[Rows taken from a spatial reasoning dataset]
|---|

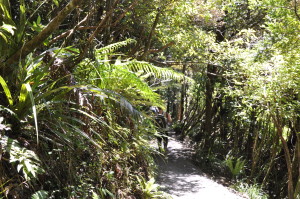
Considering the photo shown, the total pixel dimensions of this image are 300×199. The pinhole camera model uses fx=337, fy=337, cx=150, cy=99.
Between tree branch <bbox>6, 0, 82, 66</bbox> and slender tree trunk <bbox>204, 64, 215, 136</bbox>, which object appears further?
slender tree trunk <bbox>204, 64, 215, 136</bbox>

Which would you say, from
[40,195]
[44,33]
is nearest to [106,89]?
[44,33]

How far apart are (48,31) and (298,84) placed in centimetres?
555

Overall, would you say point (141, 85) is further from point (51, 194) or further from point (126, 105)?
point (51, 194)

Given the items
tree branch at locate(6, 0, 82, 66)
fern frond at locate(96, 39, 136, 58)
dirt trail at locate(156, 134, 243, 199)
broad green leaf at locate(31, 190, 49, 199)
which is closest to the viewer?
broad green leaf at locate(31, 190, 49, 199)

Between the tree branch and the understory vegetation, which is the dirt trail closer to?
the understory vegetation

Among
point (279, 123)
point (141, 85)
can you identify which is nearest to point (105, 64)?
point (141, 85)

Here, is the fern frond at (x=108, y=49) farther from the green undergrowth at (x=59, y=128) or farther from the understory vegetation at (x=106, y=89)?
the green undergrowth at (x=59, y=128)

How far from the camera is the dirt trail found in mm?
7734

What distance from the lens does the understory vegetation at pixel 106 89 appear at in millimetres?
3201

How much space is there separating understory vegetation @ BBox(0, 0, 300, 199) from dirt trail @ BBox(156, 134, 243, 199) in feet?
3.94

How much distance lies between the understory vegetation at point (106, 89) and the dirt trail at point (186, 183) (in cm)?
120

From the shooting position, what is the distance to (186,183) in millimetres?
8672

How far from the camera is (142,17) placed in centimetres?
715

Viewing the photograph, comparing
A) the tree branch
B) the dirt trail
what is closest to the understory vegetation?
the tree branch
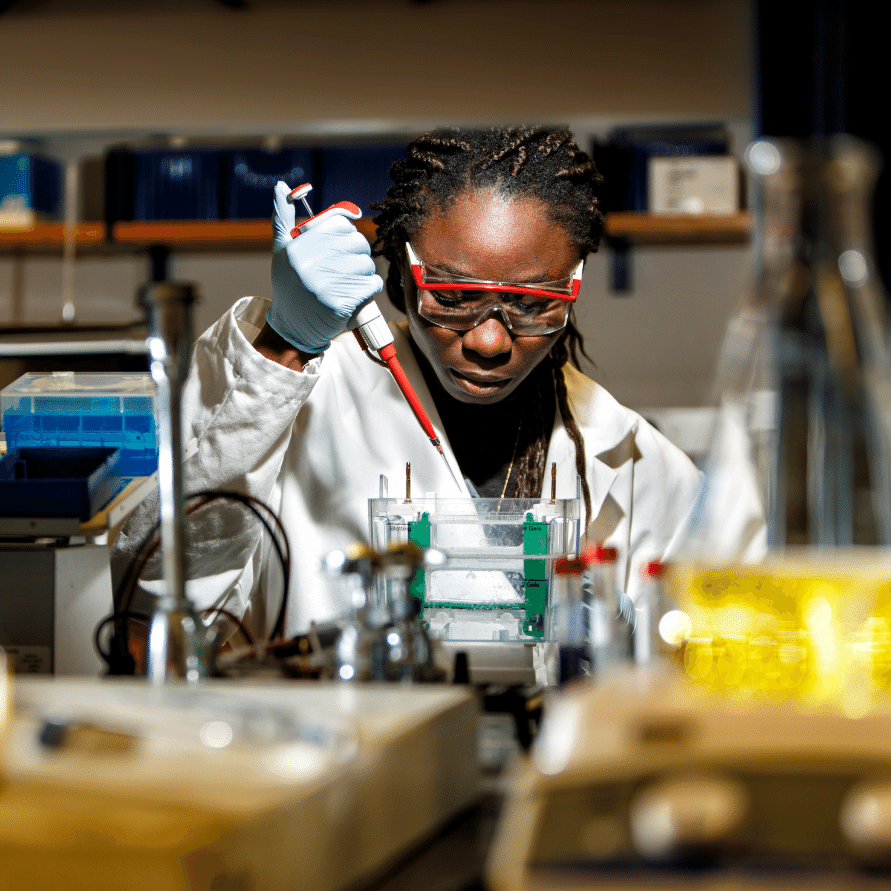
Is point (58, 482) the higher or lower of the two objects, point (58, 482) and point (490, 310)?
the lower

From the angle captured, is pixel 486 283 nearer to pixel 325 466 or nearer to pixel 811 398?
pixel 325 466

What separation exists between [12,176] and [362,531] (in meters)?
1.94

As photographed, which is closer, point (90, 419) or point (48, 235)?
point (90, 419)

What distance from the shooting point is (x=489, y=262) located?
1191 mm

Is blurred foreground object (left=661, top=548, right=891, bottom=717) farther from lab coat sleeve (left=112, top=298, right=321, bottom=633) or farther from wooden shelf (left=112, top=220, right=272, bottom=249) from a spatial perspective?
wooden shelf (left=112, top=220, right=272, bottom=249)

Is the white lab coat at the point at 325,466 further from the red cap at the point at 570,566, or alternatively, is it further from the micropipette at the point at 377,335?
the red cap at the point at 570,566

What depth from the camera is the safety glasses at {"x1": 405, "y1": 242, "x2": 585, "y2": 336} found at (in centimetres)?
115

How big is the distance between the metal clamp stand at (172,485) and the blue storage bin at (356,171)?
1.97 m

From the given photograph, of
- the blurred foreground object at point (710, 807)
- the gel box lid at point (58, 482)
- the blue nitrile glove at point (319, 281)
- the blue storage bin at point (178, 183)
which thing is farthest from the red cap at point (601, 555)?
the blue storage bin at point (178, 183)

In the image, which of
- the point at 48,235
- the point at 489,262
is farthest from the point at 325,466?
the point at 48,235

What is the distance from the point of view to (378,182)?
8.13 feet

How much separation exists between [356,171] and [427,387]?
1.30 metres

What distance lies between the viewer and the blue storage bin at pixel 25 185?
2676 mm

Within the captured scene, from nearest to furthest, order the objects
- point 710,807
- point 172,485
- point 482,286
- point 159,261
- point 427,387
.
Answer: point 710,807
point 172,485
point 482,286
point 427,387
point 159,261
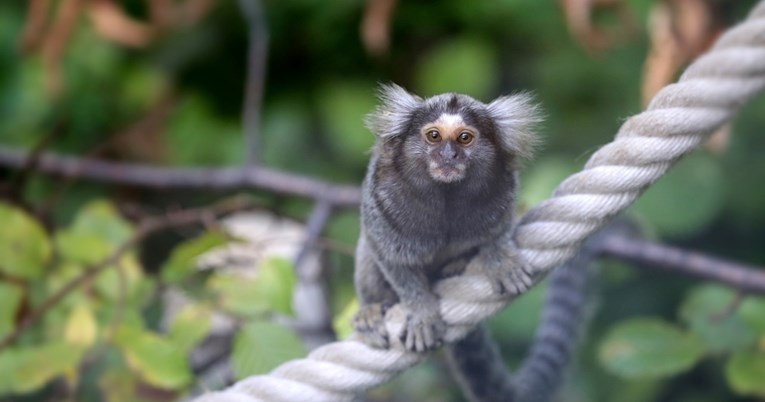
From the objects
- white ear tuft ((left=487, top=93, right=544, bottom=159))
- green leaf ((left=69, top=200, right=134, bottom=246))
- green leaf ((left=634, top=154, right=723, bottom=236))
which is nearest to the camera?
white ear tuft ((left=487, top=93, right=544, bottom=159))

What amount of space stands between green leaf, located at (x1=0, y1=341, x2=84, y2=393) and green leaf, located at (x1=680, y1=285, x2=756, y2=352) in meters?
1.49

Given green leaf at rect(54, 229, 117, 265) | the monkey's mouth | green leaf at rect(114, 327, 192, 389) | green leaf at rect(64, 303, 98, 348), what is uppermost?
green leaf at rect(54, 229, 117, 265)

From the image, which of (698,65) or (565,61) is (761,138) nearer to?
(565,61)

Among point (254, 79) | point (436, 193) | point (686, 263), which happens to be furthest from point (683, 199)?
point (436, 193)

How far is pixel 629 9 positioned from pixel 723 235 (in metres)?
1.07

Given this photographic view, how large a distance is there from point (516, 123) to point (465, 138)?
15 cm

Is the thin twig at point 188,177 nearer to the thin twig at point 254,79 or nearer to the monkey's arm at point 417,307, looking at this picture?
the thin twig at point 254,79

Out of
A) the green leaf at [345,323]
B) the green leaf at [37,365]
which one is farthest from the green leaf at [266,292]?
the green leaf at [37,365]

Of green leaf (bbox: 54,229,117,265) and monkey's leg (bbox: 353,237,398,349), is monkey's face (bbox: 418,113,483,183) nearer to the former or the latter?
monkey's leg (bbox: 353,237,398,349)

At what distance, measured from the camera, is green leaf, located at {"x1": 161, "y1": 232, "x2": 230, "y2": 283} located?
89.3 inches

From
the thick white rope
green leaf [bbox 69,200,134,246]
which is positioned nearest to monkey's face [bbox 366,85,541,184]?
the thick white rope

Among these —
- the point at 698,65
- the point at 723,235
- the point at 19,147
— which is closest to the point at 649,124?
the point at 698,65

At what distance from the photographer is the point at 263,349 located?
2.06 metres

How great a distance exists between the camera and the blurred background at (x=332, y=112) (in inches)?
114
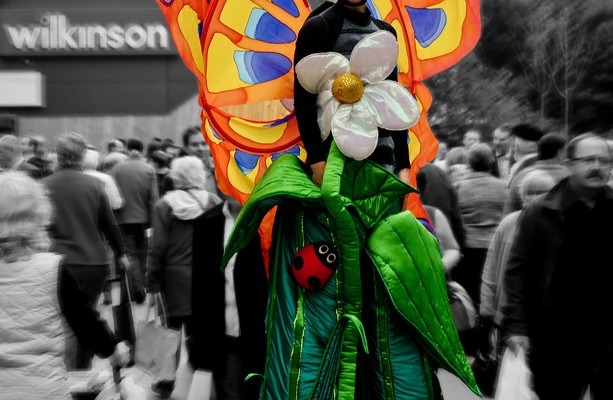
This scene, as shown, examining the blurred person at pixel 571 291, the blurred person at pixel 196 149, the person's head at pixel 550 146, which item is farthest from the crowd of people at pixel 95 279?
the person's head at pixel 550 146

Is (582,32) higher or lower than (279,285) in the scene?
higher

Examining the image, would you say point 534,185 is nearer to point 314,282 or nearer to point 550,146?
point 550,146

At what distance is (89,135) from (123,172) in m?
17.2

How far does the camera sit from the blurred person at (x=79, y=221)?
22.9 feet

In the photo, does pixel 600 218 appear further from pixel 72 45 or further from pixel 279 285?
pixel 72 45

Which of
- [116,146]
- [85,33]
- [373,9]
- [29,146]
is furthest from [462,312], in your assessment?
[85,33]

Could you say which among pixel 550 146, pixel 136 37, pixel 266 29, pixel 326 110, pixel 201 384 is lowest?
pixel 201 384

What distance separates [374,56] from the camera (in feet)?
13.5

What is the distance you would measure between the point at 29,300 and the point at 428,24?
2369mm

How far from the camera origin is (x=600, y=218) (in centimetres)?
445

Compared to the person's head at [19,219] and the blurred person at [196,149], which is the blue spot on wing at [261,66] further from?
the blurred person at [196,149]

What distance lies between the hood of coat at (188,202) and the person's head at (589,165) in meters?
2.74

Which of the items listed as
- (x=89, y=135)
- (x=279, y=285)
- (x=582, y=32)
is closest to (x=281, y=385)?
(x=279, y=285)

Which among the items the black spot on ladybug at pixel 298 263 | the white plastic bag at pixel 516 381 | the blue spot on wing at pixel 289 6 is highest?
the blue spot on wing at pixel 289 6
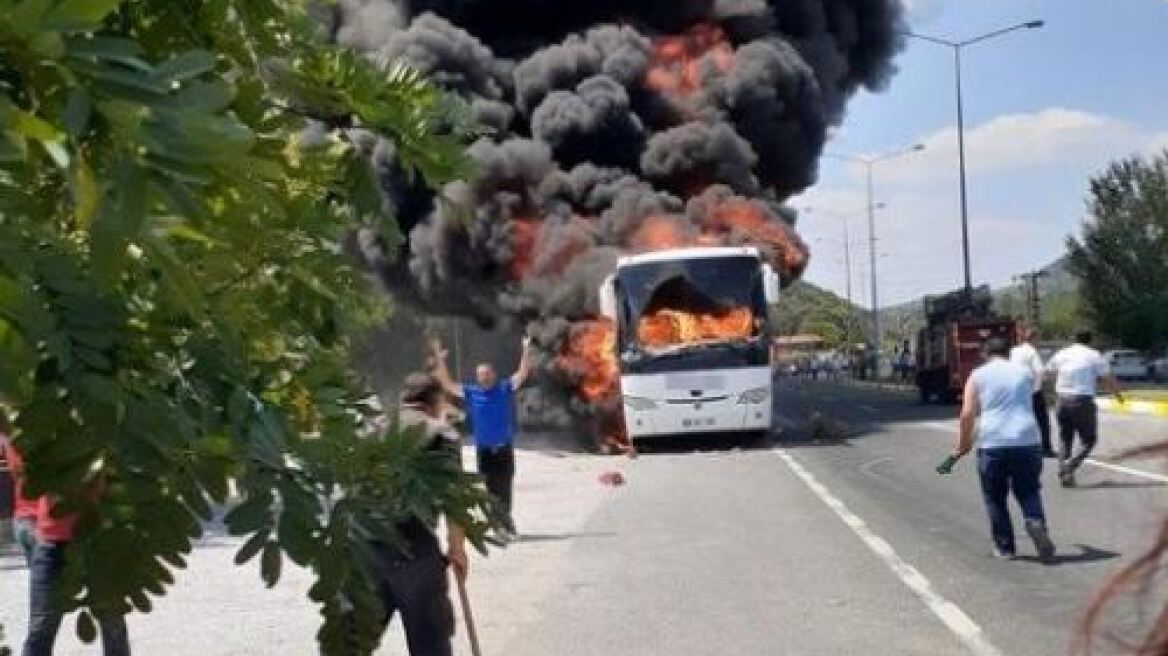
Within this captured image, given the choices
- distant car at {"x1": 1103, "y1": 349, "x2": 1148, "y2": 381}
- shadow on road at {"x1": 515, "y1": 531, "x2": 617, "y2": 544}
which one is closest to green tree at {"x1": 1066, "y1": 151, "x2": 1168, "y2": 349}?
distant car at {"x1": 1103, "y1": 349, "x2": 1148, "y2": 381}

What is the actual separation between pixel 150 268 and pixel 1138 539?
984 mm

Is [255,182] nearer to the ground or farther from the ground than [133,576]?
farther from the ground

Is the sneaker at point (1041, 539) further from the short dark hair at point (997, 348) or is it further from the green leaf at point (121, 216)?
the green leaf at point (121, 216)

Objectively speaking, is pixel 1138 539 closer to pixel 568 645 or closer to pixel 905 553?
pixel 568 645

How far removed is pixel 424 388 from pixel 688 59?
30.4 metres

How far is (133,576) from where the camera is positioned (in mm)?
1911

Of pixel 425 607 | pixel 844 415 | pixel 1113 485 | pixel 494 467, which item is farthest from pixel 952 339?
pixel 425 607

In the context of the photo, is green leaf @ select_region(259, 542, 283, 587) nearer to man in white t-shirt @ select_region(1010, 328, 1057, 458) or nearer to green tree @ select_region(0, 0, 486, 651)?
green tree @ select_region(0, 0, 486, 651)

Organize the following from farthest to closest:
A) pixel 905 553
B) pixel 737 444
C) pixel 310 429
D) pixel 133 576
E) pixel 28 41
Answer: pixel 737 444, pixel 905 553, pixel 310 429, pixel 133 576, pixel 28 41

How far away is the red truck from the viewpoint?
Answer: 37.1 meters

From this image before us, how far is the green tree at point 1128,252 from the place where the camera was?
182 feet

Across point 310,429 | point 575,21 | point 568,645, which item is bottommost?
point 568,645

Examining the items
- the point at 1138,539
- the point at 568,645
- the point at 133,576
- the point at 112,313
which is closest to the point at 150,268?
the point at 112,313

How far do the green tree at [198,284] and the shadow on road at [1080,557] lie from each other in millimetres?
8306
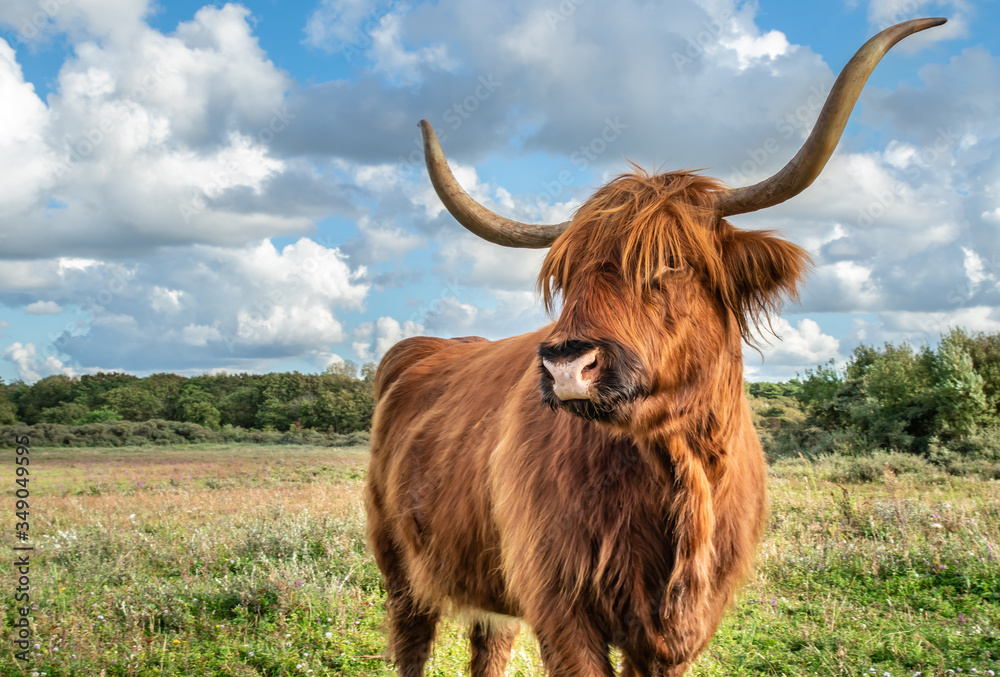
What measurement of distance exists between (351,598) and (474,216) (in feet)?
15.0

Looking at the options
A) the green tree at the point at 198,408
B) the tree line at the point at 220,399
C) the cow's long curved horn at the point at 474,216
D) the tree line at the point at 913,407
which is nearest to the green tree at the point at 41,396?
the tree line at the point at 220,399

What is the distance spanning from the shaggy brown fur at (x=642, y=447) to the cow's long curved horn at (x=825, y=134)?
168mm

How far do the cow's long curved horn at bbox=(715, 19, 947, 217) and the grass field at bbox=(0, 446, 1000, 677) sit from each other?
3447 mm

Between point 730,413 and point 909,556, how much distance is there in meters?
5.72

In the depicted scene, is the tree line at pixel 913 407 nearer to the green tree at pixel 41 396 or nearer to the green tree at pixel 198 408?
the green tree at pixel 198 408

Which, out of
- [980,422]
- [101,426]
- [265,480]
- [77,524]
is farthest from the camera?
[101,426]

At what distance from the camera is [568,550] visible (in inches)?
100.0

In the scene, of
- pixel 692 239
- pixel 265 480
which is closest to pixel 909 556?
pixel 692 239

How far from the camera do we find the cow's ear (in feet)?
8.71

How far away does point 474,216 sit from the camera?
120 inches

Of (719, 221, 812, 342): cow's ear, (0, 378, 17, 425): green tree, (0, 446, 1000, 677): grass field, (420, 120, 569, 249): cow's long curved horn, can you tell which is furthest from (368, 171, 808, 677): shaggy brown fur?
(0, 378, 17, 425): green tree

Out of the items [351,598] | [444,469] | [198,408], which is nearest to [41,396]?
[198,408]

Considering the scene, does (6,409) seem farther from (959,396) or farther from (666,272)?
(959,396)

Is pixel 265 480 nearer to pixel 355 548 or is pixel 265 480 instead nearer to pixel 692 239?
pixel 355 548
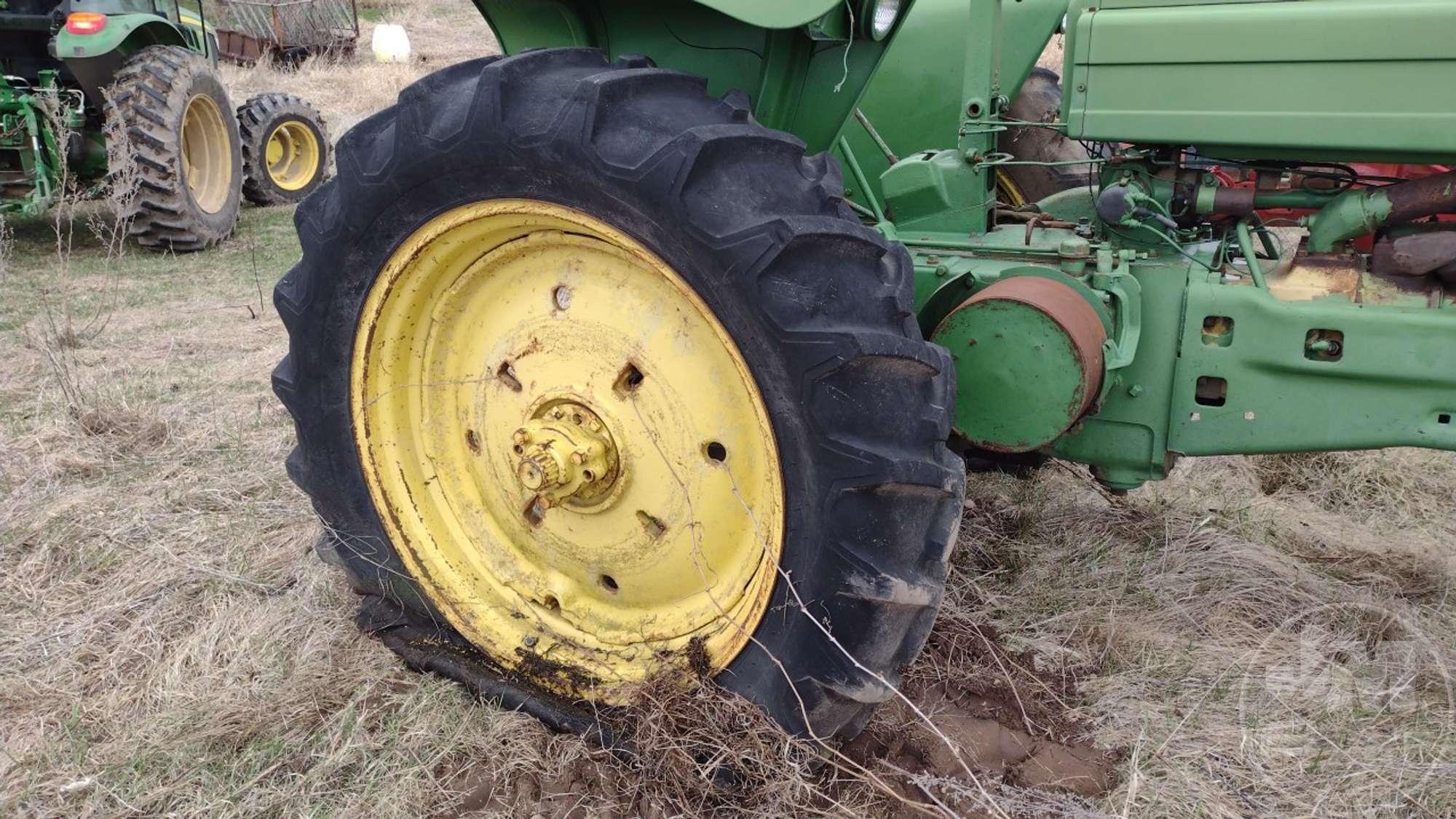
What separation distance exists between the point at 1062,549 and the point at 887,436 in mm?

|---|

- WHAT TO DO: Reproduce verbatim the lines of the records from the line with "At what distance from the camera" through the end of the records, omitting the pictures from your answer.

- WORKED ANSWER:
At what distance from the camera is [568,550] visible (in inches)?
100.0

In the scene, of
- pixel 692 239
- pixel 265 480
which is closest to pixel 909 556?
pixel 692 239

How far from the camera do we find the cow's ear (in feet)?
8.71

How far away does point 474,216 sit from the camera?
120 inches

Of (719, 221, 812, 342): cow's ear, (0, 378, 17, 425): green tree, (0, 446, 1000, 677): grass field, (420, 120, 569, 249): cow's long curved horn, can you tell which is furthest from (368, 171, 808, 677): shaggy brown fur?
(0, 378, 17, 425): green tree

Out of the items [351,598] | [444,469] | [198,408], which is nearest to [41,396]?
[198,408]

Considering the scene, does (6,409) seem farther from (959,396) or farther from (666,272)?
(959,396)

Is pixel 265 480 nearer to pixel 355 548 or is pixel 265 480 instead nearer to pixel 692 239?
pixel 355 548
What separation distance exists between the point at 1062,549 and the point at 887,436 in mm?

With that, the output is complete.